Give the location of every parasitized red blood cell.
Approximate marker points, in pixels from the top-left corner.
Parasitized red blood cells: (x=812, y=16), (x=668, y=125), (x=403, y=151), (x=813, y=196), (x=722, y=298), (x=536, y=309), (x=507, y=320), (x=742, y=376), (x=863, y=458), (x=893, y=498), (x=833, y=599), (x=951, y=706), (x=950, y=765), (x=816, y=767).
= = =
== PROBLEM REQUIREMENTS ==
Determine how many lines above contain the string "blood". Give only that number.

== PROBLEM SOLUTION ==
2